DeepSeek's newly open-sourced full-stack communication library, DeepEP, greatly alleviates practitioners' computing power concerns by optimizing the efficiency of data transmission between GPUs.
Author: Liang Siqi

Image source: Generated by Wujie AI
On February 25, DeepSeek, known for its open-source generosity, played a trump card—releasing DeepEP, the world's first full-stack communication library for MoE models. By directly addressing AI computing power bottlenecks, it instantly garnered 1,500 stars on GitHub (indicating bookmarks), sending shockwaves across the industry and highlighting its significance.

Many wonder what DeepEP really means. Imagine a delivery hub during Singles' Day: 2,048 couriers (GPUs) frantically moving packages (AI data) across 200 warehouses (servers). The traditional transport system is like having couriers pedal tricycles, while DeepEP equips every one with a "maglev + quantum teleportation" kit, enabling stable and efficient information transfer.

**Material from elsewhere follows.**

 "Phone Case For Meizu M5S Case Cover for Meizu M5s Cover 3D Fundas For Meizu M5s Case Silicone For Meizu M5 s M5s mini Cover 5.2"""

Feature One: Rewriting the Transport Rules
During NVIDIA's conference call on August 29, 2024, Jensen Huang specifically emphasized the importance of NVLink—a technology developed by NVIDIA that enables direct interconnection between GPUs, achieving bidirectional speeds up to 1.8TB/s—for low latency, high throughput, and large language models, calling it one of the key technologies driving large model development.
Yet this much-hyped NVLink technology has now been taken to new heights by a Chinese team. The brilliance of DeepEP lies in its optimization of NVLink, meaning couriers within the same warehouse now use maglev tracks, transferring at an astonishing 158 containers per second (GB/s)—equivalent to shortening the distance from Beijing to Shanghai to the time it takes to sip water.
The second breakthrough is its RDMA-based low-latency kernel. Imagine cargo being "quantum teleported" between warehouses in different cities, with each plane (network card) carrying up to 47 containers per second, while simultaneously loading and flying—overlapping computation and communication, completely eliminating idle waiting.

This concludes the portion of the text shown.